Stored items
-----

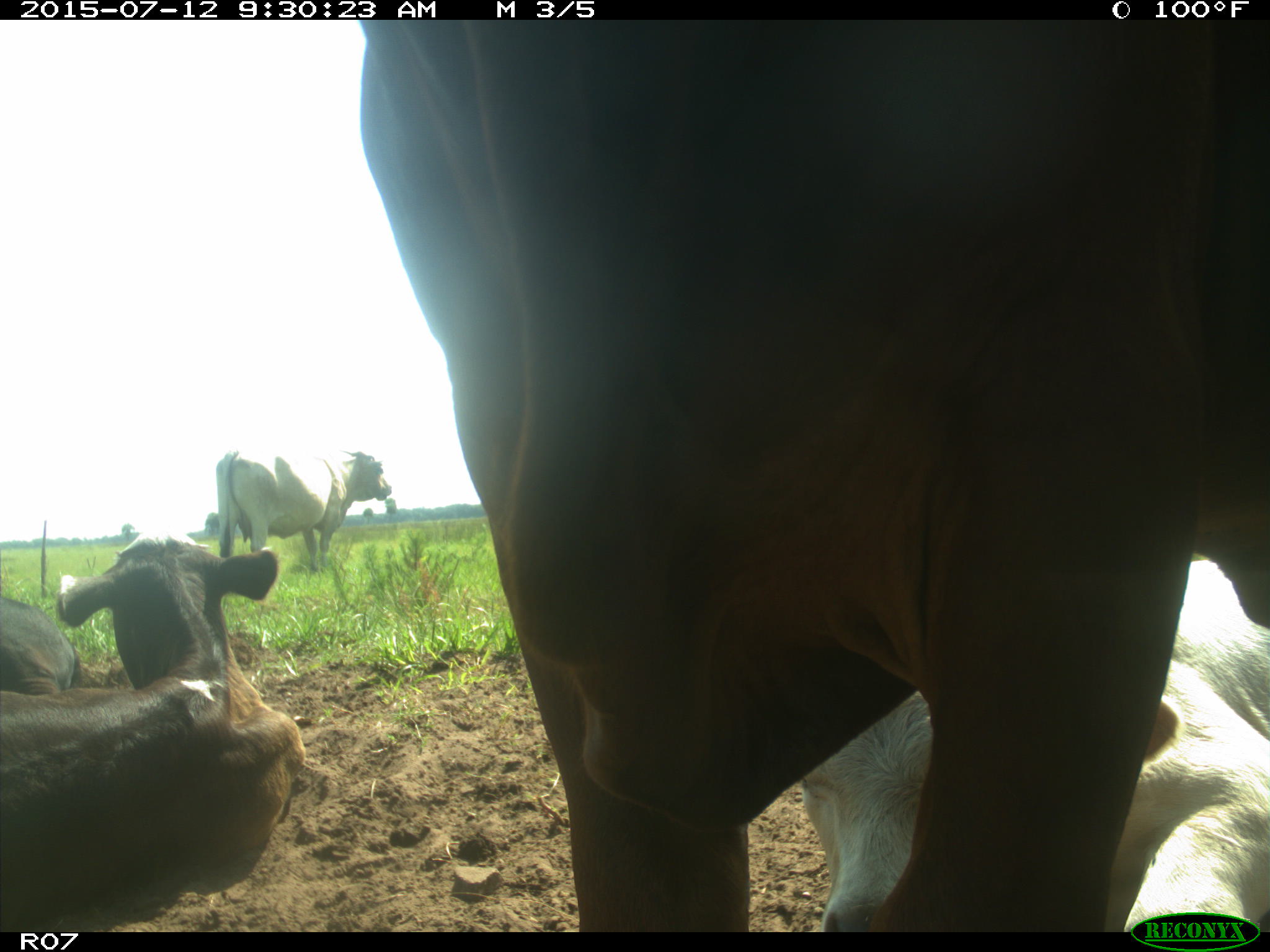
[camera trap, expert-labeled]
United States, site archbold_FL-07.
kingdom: Animalia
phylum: Chordata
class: Mammalia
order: Artiodactyla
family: Bovidae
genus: Bos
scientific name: Bos taurus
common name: domestic cow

-----

Task instructions:
With no pictures included, write out the entries exactly.

Answer to this problem:
[camera trap, expert-labeled]
United States, site archbold_FL-07.
kingdom: Animalia
phylum: Chordata
class: Mammalia
order: Artiodactyla
family: Bovidae
genus: Bos
scientific name: Bos taurus
common name: domestic cow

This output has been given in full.